| PROBLEMS |
1) In the SQL Server CLR article, which permission set does the CREATE ASSEMBLY script assign to the assembly?
2) Translate this sentence from the SQL Server CLR article into Spanish: "This then plays to the strength of the CLR, which is better at computational tasks than T-SQL."
3) Pick up the SQL Server CLR article after its last sentence and carry it forward.

| SOURCE |
Functions are, in general, good candidates to be written using the CLR, since there is seldom a need to access the database from within a function: values from the database are usually passed as arguments. This then plays to the strength of the CLR, which is better at computational tasks than T-SQL.

Using the Code

Part 1. Extension of LIKE clause

At the beginning, you have to allow MS SQL Server to use CLR Integration, i.e., to make possible the usage of .NET assemblies and methods from them (by default, this possibility is disabled). To do this, use the following script:
sp_configure 'clr enabled', 1
GO
RECONFIGURE
GO
If you want to revert to the default state, run this script:
sp_configure 'clr enabled', 0
GO
RECONFIGURE
GO
From here, we create an assembly that is a wrapper for the Regular Expression .NET classes. To create the user defined function for MS SQL Server in C#/.NET, you just create a library project, you create a class, and you add public static methods that will be SQL functions in future. And, SqlFunctionAttribute must forestall each from these methods. It is used to mark the method definition of a user-defined aggregate as a function in SQL Server. For our RegularExpressionLike method, we have got a method as shown:
/// <summary>
/// Class that allows to support regular expressions
/// in MS SQL Server 2005/2008
/// </summary>
public partial class SqlRegularExpressions
{
    /// <summary>
    /// Checks string on match to regular expression
    /// </summary>
    /// <param name="text">string to check</param>
    /// <param name="pattern">regular expression</param>
    /// <returns>true - text consists match one at least,
    ///           false - no matches</returns>
    [SqlFunction]
    public static bool Like(string text, string pattern)
    {
        Match match = Regex.Match(text, pattern);
        return (match.Value != String.Empty);
    }
    
    //...
}
The next step is assembly building. From now, you have to deploy a given assembly to MS SQL Server. To do this, run the next script (but you have to indicate the path to the assembly, for your machine):
CREATE ASSEMBLY 
--assembly name for references from SQL script
SqlRegularExpressions 
-- assembly name and full path to assembly dll,
-- SqlRegularExpressions in this case
from 'd:\Projects\SqlRegularExpressions\
        SqlRegularExpressions\bin\Release\SqlRegularExpressions.dll' 
WITH PERMISSION_SET = SAFE
Bingo! Your assembly is registered, and from now on, we may use its functionality. That is exactly what we plan do.

| RECORDS SUPPLIED |

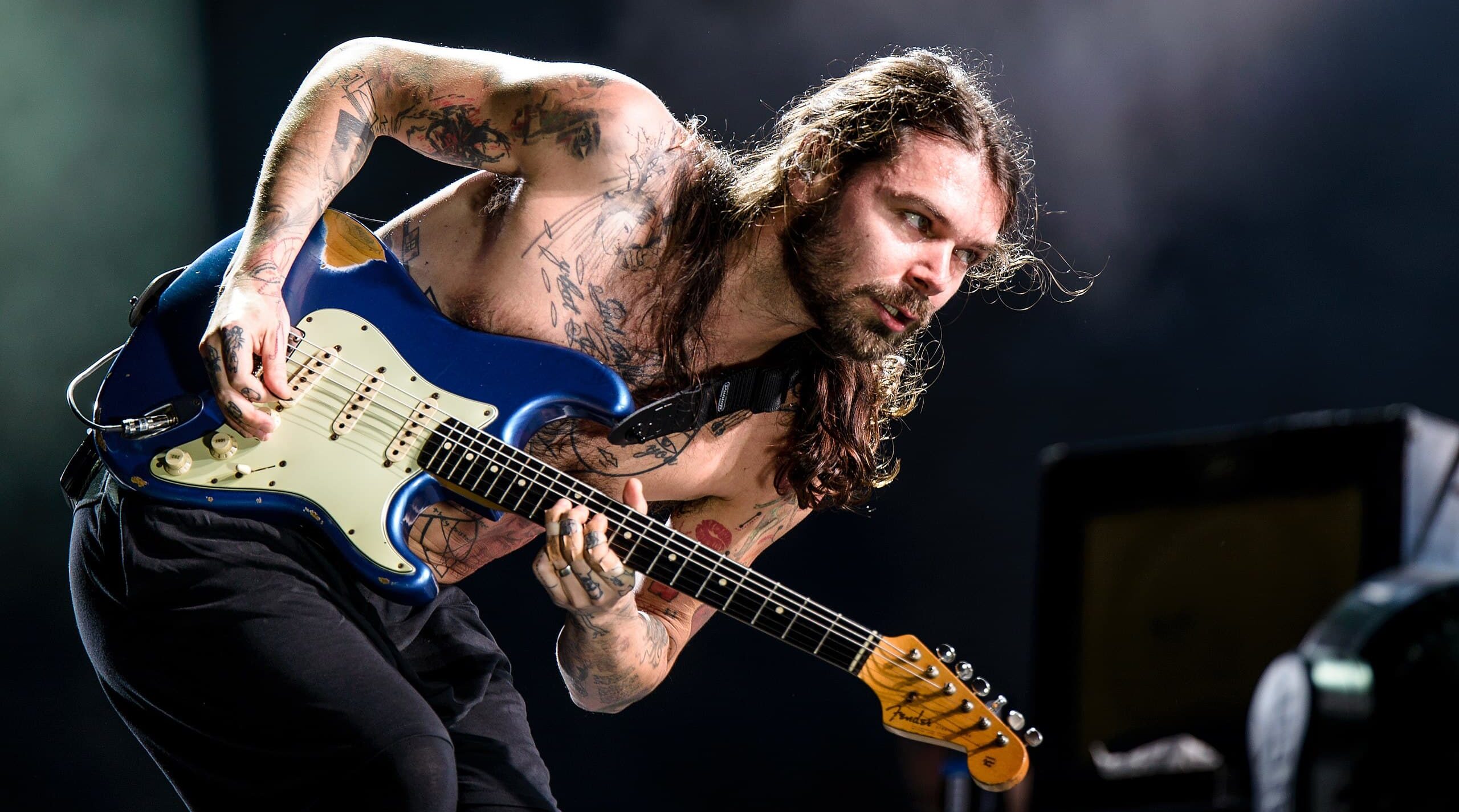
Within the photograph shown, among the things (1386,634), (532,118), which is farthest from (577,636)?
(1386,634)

* * *

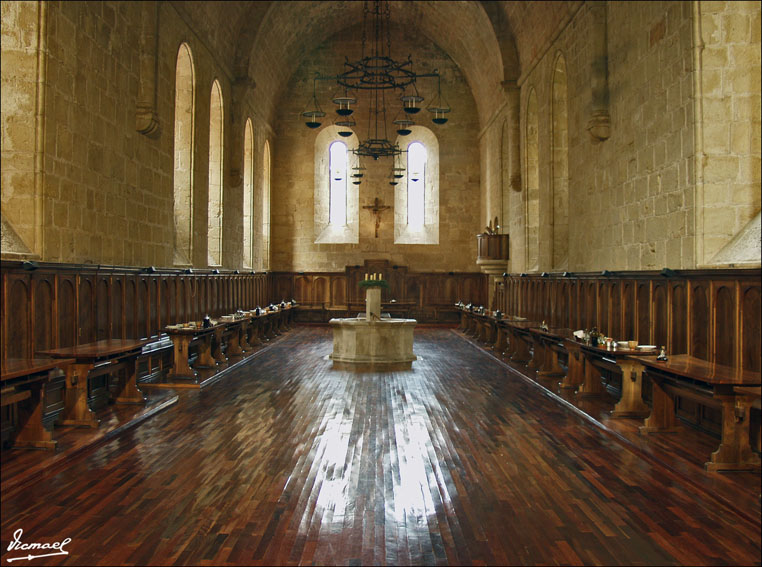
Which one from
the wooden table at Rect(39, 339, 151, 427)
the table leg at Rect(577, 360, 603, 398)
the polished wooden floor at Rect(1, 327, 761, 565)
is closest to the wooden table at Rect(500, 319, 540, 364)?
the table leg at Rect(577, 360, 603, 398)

--

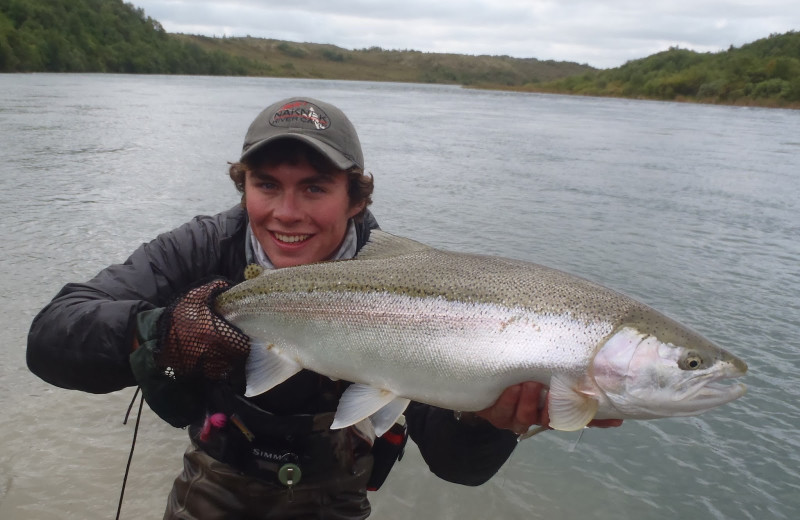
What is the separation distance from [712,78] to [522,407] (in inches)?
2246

| EXPECTED RESPONSES |
1) SAFE

2) Esto, entonces, aprovecha el punto fuerte del CLR, que es mejor que T-SQL en tareas de cálculo.

3)
By the way, to revert this action, you can run the script as follows:
drop assembly 
--assembly name for references from SQL script
SqlRegularExpressions
To bind the assembly method with a SQL function, you have to run the script as shown:
--function signature
CREATE FUNCTION RegExpLike(@Text nvarchar(max), @Pattern nvarchar(255)) RETURNS BIT
--function external name
AS EXTERNAL NAME SqlRegularExpressions.SqlRegularExpressions.[Like]
And that is all. Now, you may use the RegExpLike function to check for the string matching pattern with the Regular Expression:
-- get all titles where title consists word that starts by 'A'
select * from titles
where 1 = dbo.RegExpLike(title, '\b(A\S+)')
The result of the above script running is the following:
Using of UDF RegExpLike to filter rows by regular expressions pattern
This is the function removing the script:
DROP FUNCTION RegExpLike

Part 2. Text Parsing

The next point is extraction of strings from a given text by using a Regular Expression pattern.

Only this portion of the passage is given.